• [AUSZUG ZUM LESEN]:
#####

Vierter globaler Klimastreik: Opposition gegen Kapitalismus und Rechtsruck

Am vergangenen Freitag strömten zum vierten Male in Folge Millionen Menschen auf die Straßen, um für den Klimaschutz zu demonstrieren. Den Angaben von Fridays for Future zufolge wurden in 157 Ländern und 2400 Städten Proteste organisiert. Insgesamt demonstrierten sieben Millionen Leute weltweit. Alleine in Deutschland fanden über 500 Aktionen mit insgesamt 630.000 Teilnehmern statt.

Wenn auch die Teilnehmerzahlen im Vergleich zum vorherigen Globalen Klimastreik leicht zurückgingen, zählen diese Massenproteste nach wie vor zu den größten in der deutschen Nachkriegsgeschichte. Sie machen deutlich, dass bei jungen Arbeitern, Studierenden und Schülern die Einsicht wächst, dass die nationalen Regierungen weder fähig noch willens sind, ernsthafte Maßnahmen zum Schutz des Klimas und der Umwelt zu ergreifen.

In Deutschland fand laut Veranstalter die größte Demonstration mit 60.000 Teilnehmern in Berlin statt. Die Wut und Empörung richtete sich besonders gegen das ,,lächerliche Klimapaket der GroKo“, so die Fridays-for-Future-Bewegung auf ihrer Facebook-Seite. Das ungenügende Klima-Paket der Bundesregierung verhöhnten viele Aktivisten dementsprechend als ,,Klima-Päckchen“, da es das 1,5-Grad-Ziel völlig verfehle.

#####

• [BEREITGESTELLTE DATEN]:

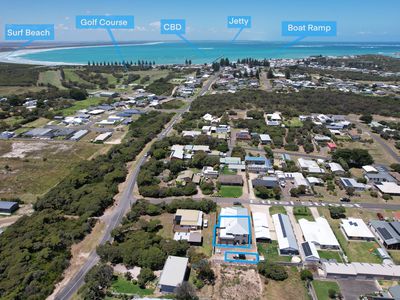 2 & 4 / 2 Ethel Street, Beachport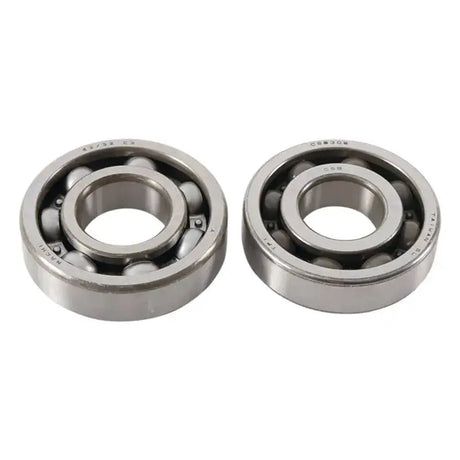 Hot Rods 06-09 Suzuki LT-R 450 450cc Main Bearing & Seal Kit - RV and Auto Parts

#####

• [IHRE AUFGABE 1]:
Übertragen Sie den Satz „Insgesamt demonstrierten sieben Millionen Leute weltweit.“ aus dem Bericht zum Klimastreik ins Englische.
• [IHRE AUFGABE 2]:
Führen Sie den Bericht über den vierten globalen Klimastreik im Anschluss an seinen letzten Satz weiter.

• [IHRE ANTWORT 1]:
In total, seven million people demonstrated worldwide.

• [IHRE ANTWORT 2]:
Die Fridays-for-Future-Demonstration in Bochum

Auch in anderen deutschen Städten protestierten jeweils Zehntausende: In Hamburg 55.000, in München 36.000, in Köln 20.000, in Münster 7500, in Dortmund 6000, in Düsseldorf 5000, in Essen 4000 und in Bielefeld, Aachen und Bochum jeweils etwa 2000.

Mitglieder der International Youth and Students for Social Equality (IYSSE) verteilten bei der Bochumer Demonstration eine Erklärung mit dem Titel „Die Klimakrise kann nur durch den weltweiten Sozialismus gelöst werden“. Darin schreiben die IYSSE, dass „eine ernsthafte Umkehr des Klimawandels“ nicht durch „nutzlose Appelle an die Vereinten Nationen oder verschiedene ‚linke Parteien‘“ möglich sei, sondern eine „wissenschaftlich geplante Umstellung der weltweiten Energiewirtschaft von fossilen Brennstoffen auf erneuerbare Energien“ erfordere.

Reporter der WSWS sprachen mit einigen Teilnehmern der Proteste in Bochum. Dort trafen sie Reiner (25 Jahre), der an der Ruhr-Universität Bochum Mathematik und Religion auf Lehramt studiert.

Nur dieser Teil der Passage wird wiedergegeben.